• _PASSAGE PROVIDED_
'''
Saturday, May 06, 2006

'I Started at the Top and Worked Down'


"I started at the top and worked down." -- Orson Welles.

It is possible that Orson Welles' childhood gave him the tools to insinuate his way into the life of a raging mendicant moine terrible. Born on this day in 1915 in Kenosha, Wisconsin to affluent parents who encouraged his artistic interests, Welles was pegged as a prodigy early -- reading Shakespeare on his own at three; writing, designing and performing his own plays at four; playing violin and piano, drawing and performing magic at 8. While still a teenager at school, he co-authored and published a popular textbook, Everybody's Shakespeare.

By the time he was 14, Welles' parents were both dead and he was adopted by a family friend. At 16 he was supposed to enter Harvard, but instead he followed his heart to Ireland to paint, and he soon joined Micheal MacLiammoir's Gate Theater in Dublin. After a hiatus (bullfighting in Spain, sketching in Morocco) he returned to the U.S. and was hired by Katherine Cornell (on the recommendation of Thornton Wilder) and performed in her national tours of Romeo and Juliet and Candida.

Next he turned to directing, mounting dazzlingly original productions of Macbeth (1935, for the Federal WPA; set in the Caribbean with an all-African cast) and Julius Caesar (1937; in modern dress, drawing explicit parallels with contemporary European fascism), as well as the controversial, renegade premiere of Marc Blitzstein's socialist opera The Cradle Will Rock (1937).
'''
• _INFORMATION SUPPLIED_
'''
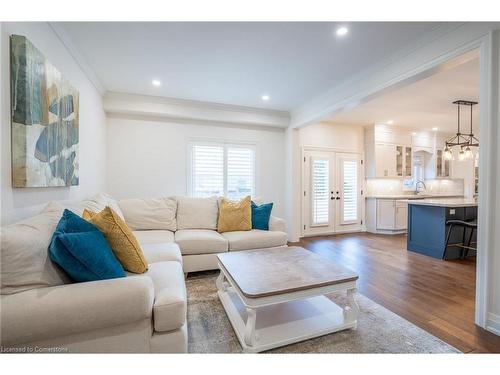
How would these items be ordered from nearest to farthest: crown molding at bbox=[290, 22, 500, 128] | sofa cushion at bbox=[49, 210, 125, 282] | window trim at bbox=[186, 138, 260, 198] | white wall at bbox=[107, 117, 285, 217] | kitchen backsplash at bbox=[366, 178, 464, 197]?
sofa cushion at bbox=[49, 210, 125, 282] < crown molding at bbox=[290, 22, 500, 128] < white wall at bbox=[107, 117, 285, 217] < window trim at bbox=[186, 138, 260, 198] < kitchen backsplash at bbox=[366, 178, 464, 197]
'''
• _WRITTEN INSTRUCTION 1_
Which plays does the Orson Welles post name him as either performing in on tour or directing?
• _WRITTEN INSTRUCTION 2_
Reproduce the stretch of the Orson Welles post from "It is possible" through "textbook, Everybody's Shakespeare." word for word.

• _FINAL ANSWER 1_
- Romeo and Juliet
- Candida
- Macbeth
- Julius Caesar
- The Cradle Will Rock

• _FINAL ANSWER 2_
It is possible that Orson Welles' childhood gave him the tools to insinuate his way into the life of a raging mendicant moine terrible. Born on this day in 1915 in Kenosha, Wisconsin to affluent parents who encouraged his artistic interests, Welles was pegged as a prodigy early -- reading Shakespeare on his own at three; writing, designing and performing his own plays at four; playing violin and piano, drawing and performing magic at 8. While still a teenager at school, he co-authored and published a popular textbook, Everybody's Shakespeare.